"Kristine Kathryn Rusch - Courting Rites" - читать интересную книгу автора (Rusch Kristine Kathryn)

I didn’t quite hear the music, although I felt it, rollicking through me. For a
moment, the old man’s face lit up, and I saw him, strong and young, a baby girl on
his shoulder, a beautiful woman beside him. Then the image faded, and with it, the
sparkle in his eye. Silas finished playing, swung the banjo back into position, and
reached for the old man’s face.
Mariah pushed him aside, knelt beside her father. Silas stumbled backward,
then stared at her for a moment, and I saw longing so intense that it burned me.

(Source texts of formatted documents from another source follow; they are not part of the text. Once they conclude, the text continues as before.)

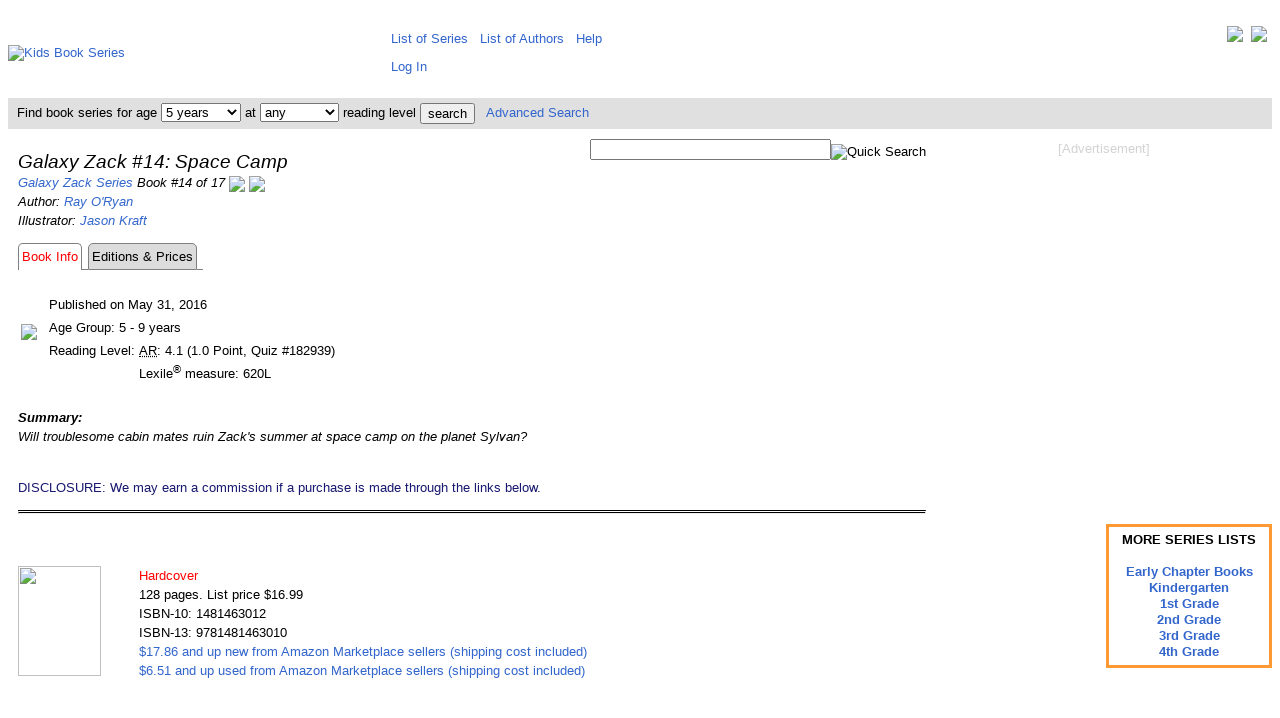

--- FILE ---
content_type: text/html; charset=utf-8
request_url: https://www.google.com/recaptcha/api2/aframe
body_size: 268
content:
<!DOCTYPE HTML><html><head><meta http-equiv="content-type" content="text/html; charset=UTF-8"></head><body><script nonce="Rx3spLm8e3mJllAw6PuLWQ">/** Anti-fraud and anti-abuse applications only. See google.com/recaptcha */ try{var clients={'sodar':'https://pagead2.googlesyndication.com/pagead/sodar?'};window.addEventListener("message",function(a){try{if(a.source===window.parent){var b=JSON.parse(a.data);var c=clients[b['id']];if(c){var d=document.createElement('img');d.src=c+b['params']+'&rc='+(localStorage.getItem("rc::a")?sessionStorage.getItem("rc::b"):"");window.document.body.appendChild(d);sessionStorage.setItem("rc::e",parseInt(sessionStorage.getItem("rc::e")||0)+1);localStorage.setItem("rc::h",'1769419599350');}}}catch(b){}});window.parent.postMessage("_grecaptcha_ready", "*");}catch(b){}</script></body></html>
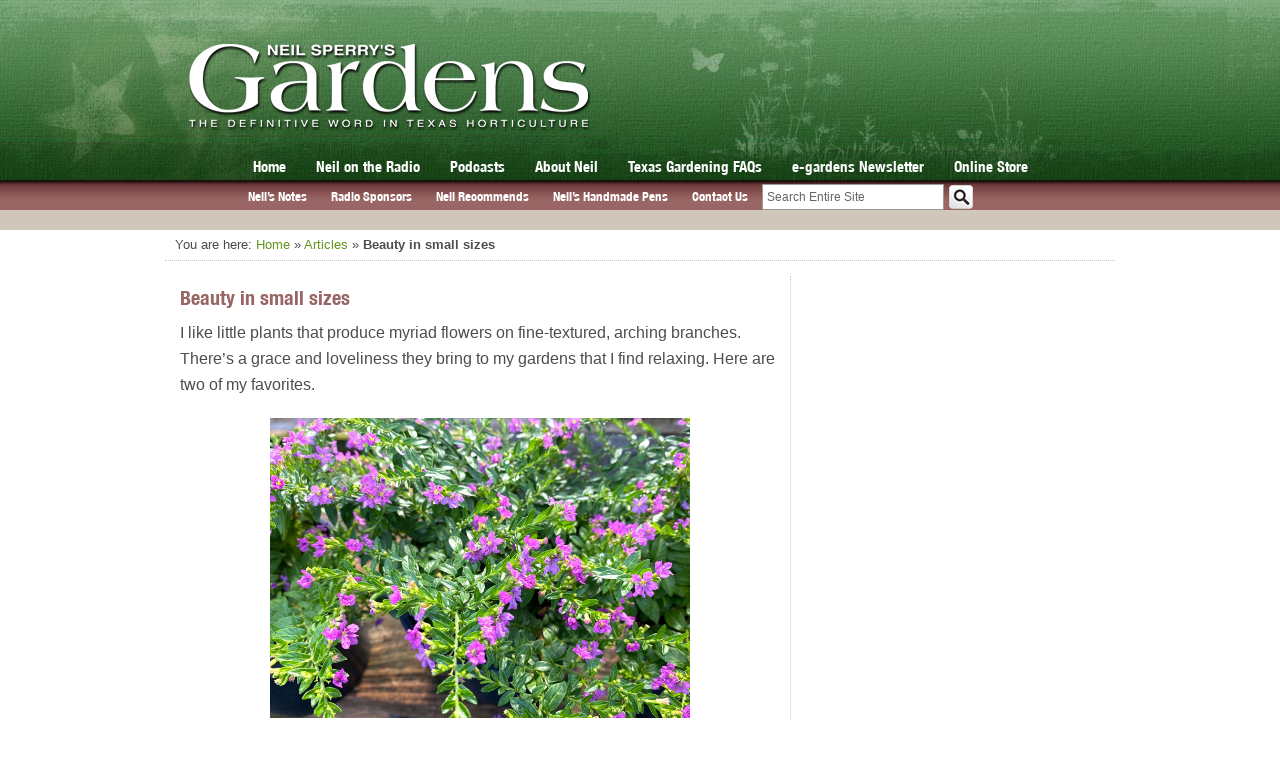

--- FILE ---
content_type: text/html; charset=utf-8
request_url: https://www.google.com/recaptcha/api2/aframe
body_size: -85
content:
<!DOCTYPE HTML><html><head><meta http-equiv="content-type" content="text/html; charset=UTF-8"></head><body><script nonce="h20jEkFlg4OEICb-O3THUg">/** Anti-fraud and anti-abuse applications only. See google.com/recaptcha */ try{var clients={'sodar':'https://pagead2.googlesyndication.com/pagead/sodar?'};window.addEventListener("message",function(a){try{if(a.source===window.parent){var b=JSON.parse(a.data);var c=clients[b['id']];if(c){var d=document.createElement('img');d.src=c+b['params']+'&rc='+(localStorage.getItem("rc::a")?sessionStorage.getItem("rc::b"):"");window.document.body.appendChild(d);sessionStorage.setItem("rc::e",parseInt(sessionStorage.getItem("rc::e")||0)+1);localStorage.setItem("rc::h",'1768965723093');}}}catch(b){}});window.parent.postMessage("_grecaptcha_ready", "*");}catch(b){}</script></body></html>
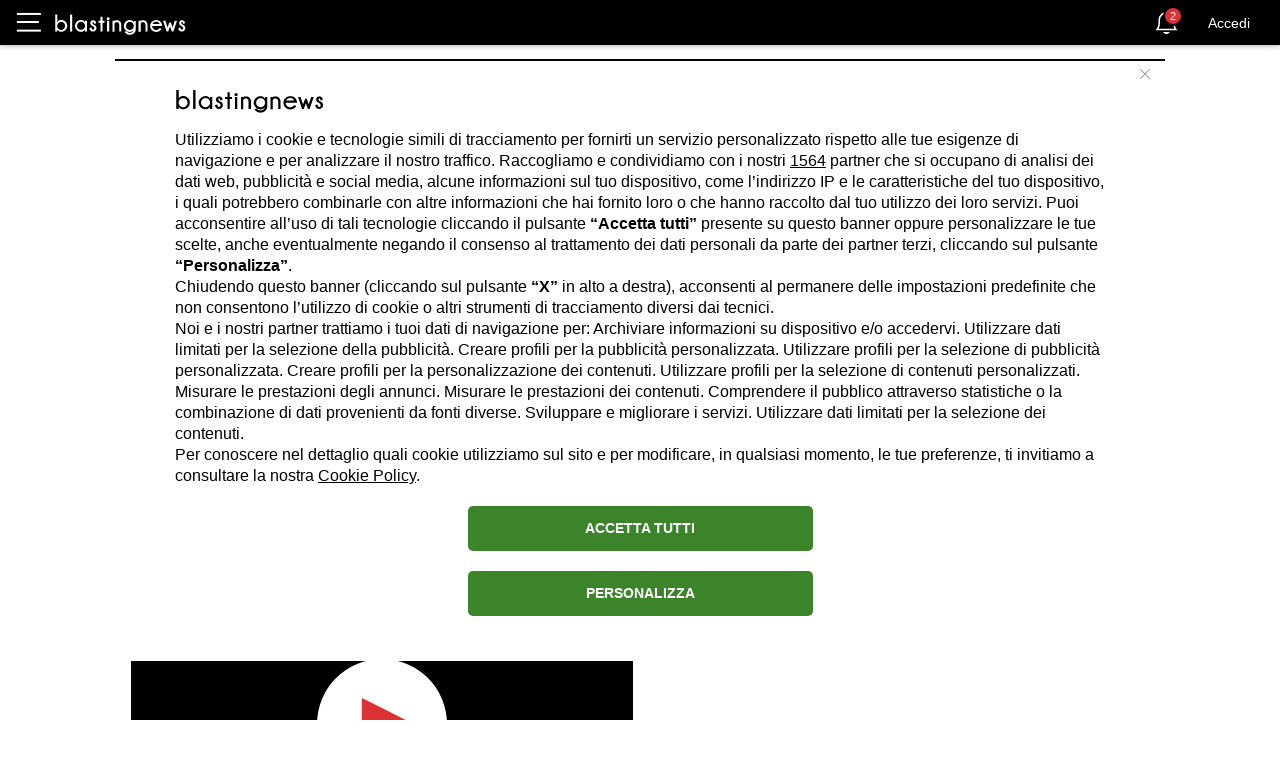

--- FILE ---
content_type: text/html; charset=utf-8
request_url: https://it.blastingnews.com/app/tracking/
body_size: 335
content:
{"status":2,"analytics_property":[],"analytics_property_all_data":[],"dealer_id":false,"author_id":"2851","optimize_key":null}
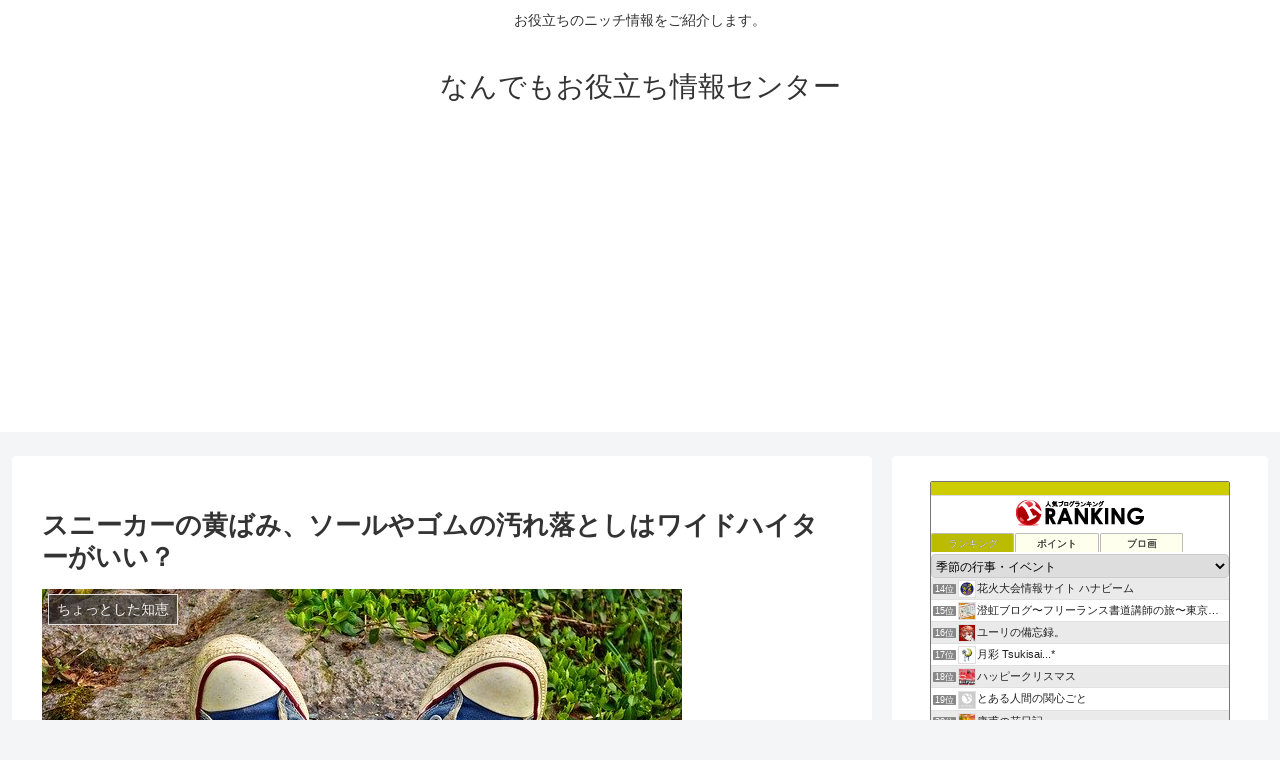

--- FILE ---
content_type: text/html; charset=UTF-8
request_url: https://nandemozyouhou.com/wp-admin/admin-ajax.php
body_size: -38
content:
1027271.48d60326c39dbb71b9193b62ce8e5e8d

--- FILE ---
content_type: text/html; charset=utf-8
request_url: https://www.google.com/recaptcha/api2/aframe
body_size: 267
content:
<!DOCTYPE HTML><html><head><meta http-equiv="content-type" content="text/html; charset=UTF-8"></head><body><script nonce="nzL3l4Ml3NoXIO_xoyakug">/** Anti-fraud and anti-abuse applications only. See google.com/recaptcha */ try{var clients={'sodar':'https://pagead2.googlesyndication.com/pagead/sodar?'};window.addEventListener("message",function(a){try{if(a.source===window.parent){var b=JSON.parse(a.data);var c=clients[b['id']];if(c){var d=document.createElement('img');d.src=c+b['params']+'&rc='+(localStorage.getItem("rc::a")?sessionStorage.getItem("rc::b"):"");window.document.body.appendChild(d);sessionStorage.setItem("rc::e",parseInt(sessionStorage.getItem("rc::e")||0)+1);localStorage.setItem("rc::h",'1769687530860');}}}catch(b){}});window.parent.postMessage("_grecaptcha_ready", "*");}catch(b){}</script></body></html>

What was it like to be outside time, human but not human, loving, but unlovable? I
hoped I would never know.
He saw me watching him. Color touched his cheeks. “Come on,” he said.
We walked into the corridor. People flowed around us like water around a
rock.
“You lied to me, you know,” I said. “You were there when my father died.”
He stopped near the elevator. “The first time you summoned me was in that
convenience store.”
“I was courting you.”
He smiled a little, but the smile was sad. I liked his beauty. I liked his
compassion. I liked him. “I’m not the kind of lover you want,” he said. “I’ll never
leave you, but I’ll never make you happy.”
He reached into his pocket, pulled out an envelope and handed it to me. Then
he leaned forward and kissed my forehead. “Silas,” I said—but he disappeared. One
moment there, one moment gone. A man who was lonelier than I could ever be.
I stood there for a while, then I remembered to pocket the envelope. When I
got downstairs, I would donate the money to the hospice center. They had to have
one, every hospital did, for cancer care for families and patients. Then I would go to
the desert and stare at the greenery.
The dream would never come again. Nor would he ever have to admonish me
anymore.
The courtship had ended. We were, and we would remain, just good friends.